Triamcinolone inhaler/Azmacort

Class: Corticosteroid
• Indications: Asthma, COPD. Not
indicated for treating an acute asthma
attack once it has already begun.
• MOA: Diminishes inflammation of
bronchial wall . Affects gene transcription and alters protein production.
• Char: Oral inhaler


Triamcinolone inhaler/Azmacort dosing and SE

• Usually dosed as 1 to 2 inhalations (75 mcg to 150 mcg) given 3 to 4 times a day. Alternatively, 2 to 4 inhalations (150 mcg to 300 mcg) may be given twice daily.
• Patients should contact you if they feel the need to use their inhaler more than 4 times per day to achieve asthma control.
• Side effects: Thrush, sore throat, nosebleeds, increased coughing, headache, runny nose and other side effects as noted in prior slides.


Beclomethasone/Qvar or Vancenase

• Beclomethasone dipropionate is a pro-drug of the corticosteroid, Beclometasone.
• In the form of an inhaler (i.e. Qvar, Clenil), it is used for the prophylaxis of asthma.
• As a nasal spray (i.e. Vancenase, Beconase), it is used for the treatment of rhinitis, hay fever and sinusitis. In some instances, it is used in the treatment of unusually severe aphthous ulcers.



• The outermost section (the zona glomerulosa) of the adrenal cortex produces and releases mineralocorticoids (such as aldosterone) which are responsible for regulating intravascular volume and blood pressure.
• Aldosterone acts primarily on the renal tubule cells, causing retention of sodium, bicarbonate and water and decreasing resorption of potassium.

SALT-->Sugar--> Sex


Addisons vs Conn's and aldosterone levels

Aldosterone levels are reduced in patients with Addison's disease and treatment is generally with a glucocorticoid that has potent mineralocorticoid properties.

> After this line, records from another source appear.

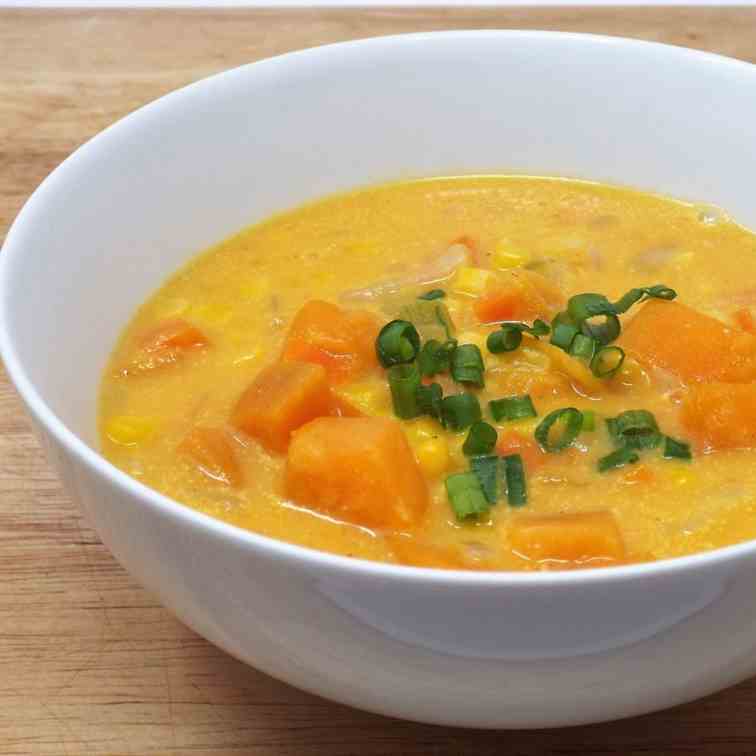 Spicy Corn and Sweet Potato Chowder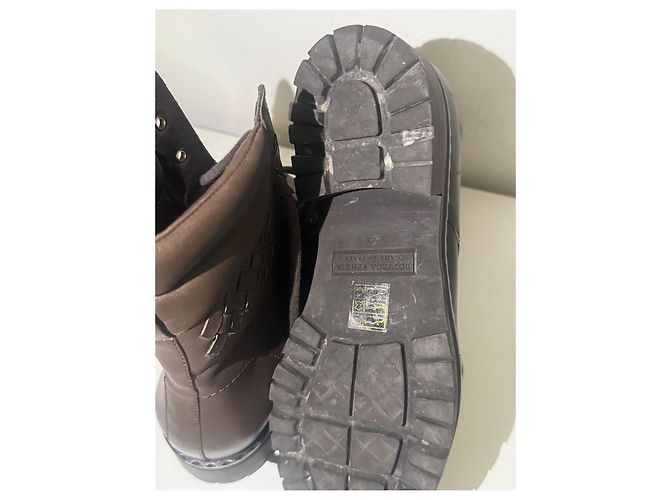 Botines de cuero marrón Bottega Veneta Castaño - vista 6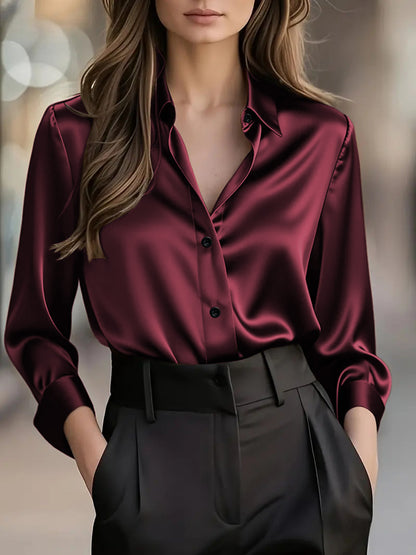 Women's Satin Button Down Shirt Long Sleeve Work Blouse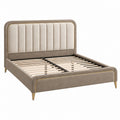 Letto matrimoniale 160 cm x 200 cm in tessuto taupe con testiera imbottita e rete a doghe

Aldosterone levels are increased in patients with Conn’s syndrome and treatment is an aldosterone antagonist such as Spironolactone. Renin and aldosterone are measured, and the ratio (very low) is diagnostic


Fludrocortisone/ Florinef

• Class: Halogenated glucocorticoid/ Mineralocorticoid agonist
• Indications: Mineralocorticoid replacement for patients with Addison’s disease and in other cases of hyponatremia.
• MOA: Sodium retention. Main effect is via reduction of sodium loss to the urine at the renal tubular cells.
Char: PO. Potent mineralocorticoid effects. Long acting duration of action. Minimal glucocorticoid effects. Not indicated as an anti-inflammatory agent.


Fludrocortisone/ Florinef SE

Side effects: Salt retention, edema, hypertension, rash, nausea and vomiting, as well as the potential side effects that are attributable to glucocorticoids.

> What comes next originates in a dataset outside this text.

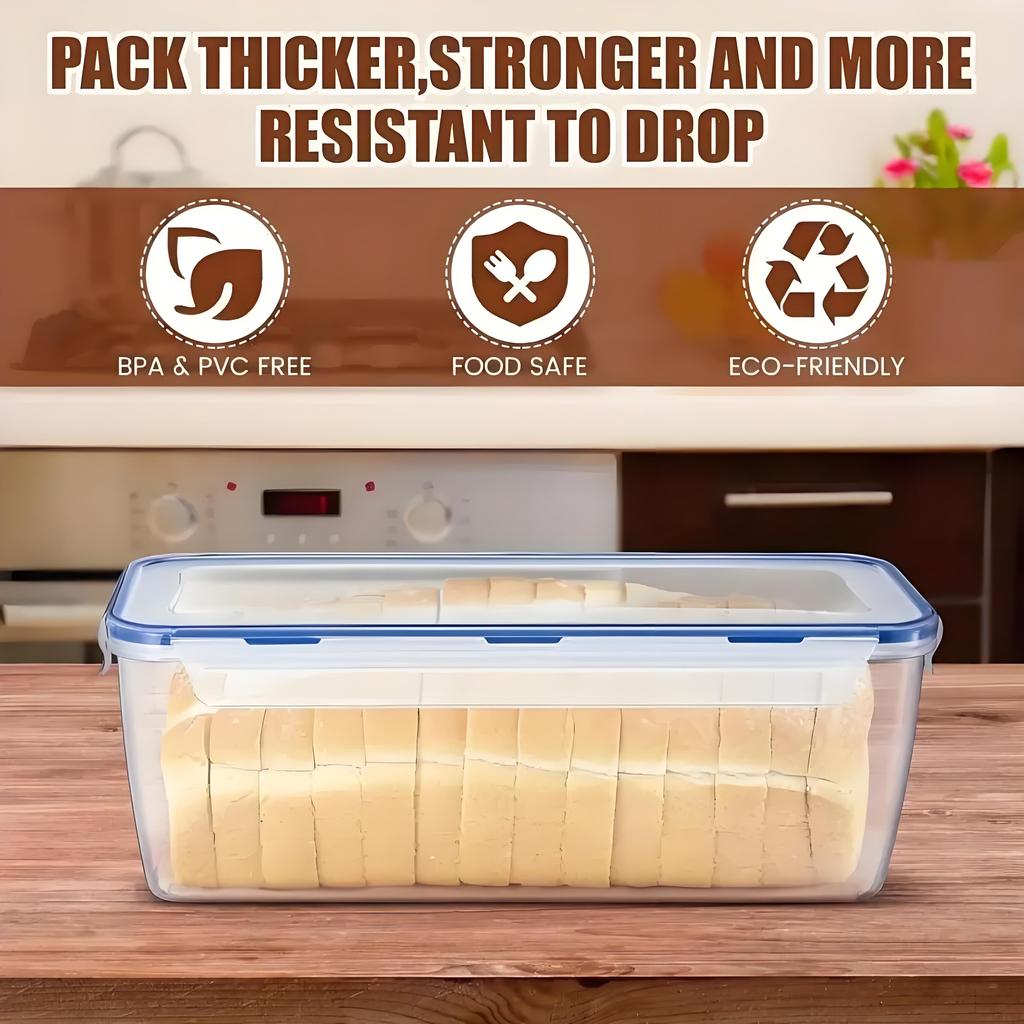 Airtight Bread Keeper Container | Lock Freshness for Sandwich & Loaf Bread | Space-Saving Kitchen Pantry Organizer with Lid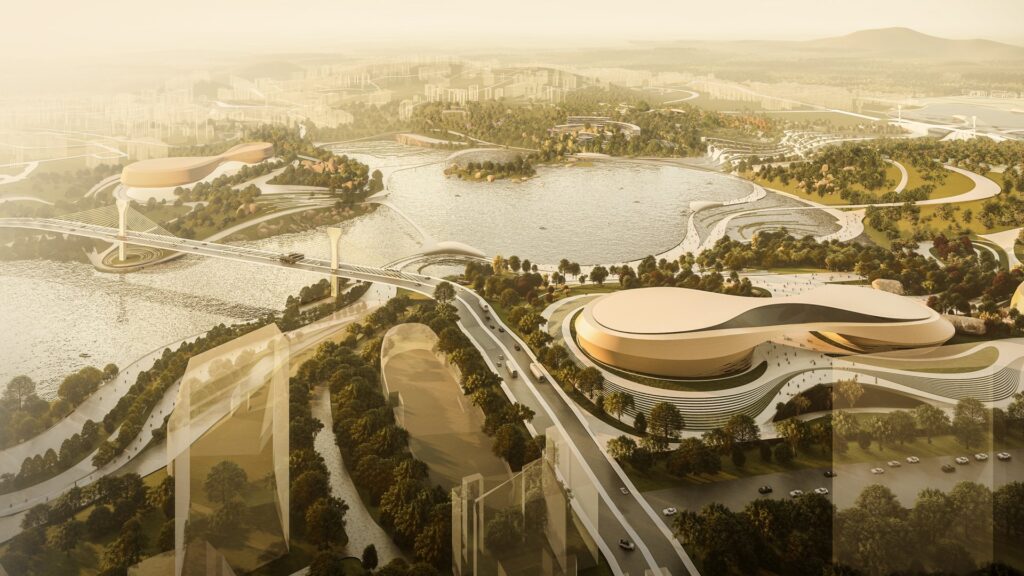 Aerial view of signature cultural buildings forming the new civic skyline at Durgam Cheruvu, Hyderabad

Dehydroepiandrosterone (DHEA)

• The innermost region of the adrenal cortex, the Zona reticularis, produces the adrenal androgen, dehydroepiandrosterone (DHEA), which is converted to testosterone and estrogen.

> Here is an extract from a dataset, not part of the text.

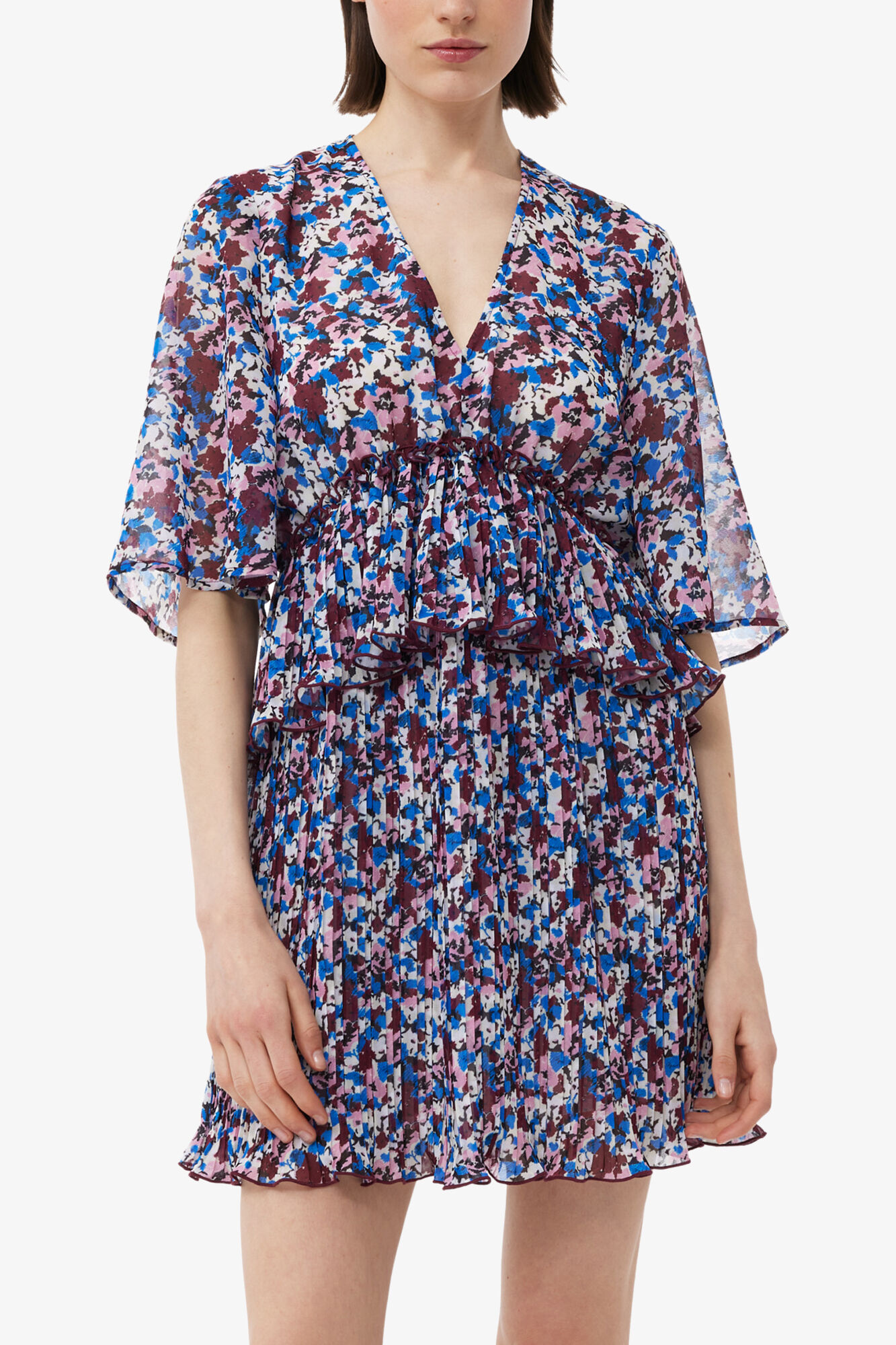 Multicolour Pleated Georgette V-neck Flounce Mini Dress | GANNI FI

DHEA supplementation to be helpful in the treatment of osteoporosis, depression, SLE, and patients undergoing skin grafting.

DHEA use should be decreased or discontinued when patients experience acne or hirsutism. patients with a personal history of sex hormone responsive cancers, such as breast, uterine, ovarian or prostate cancer.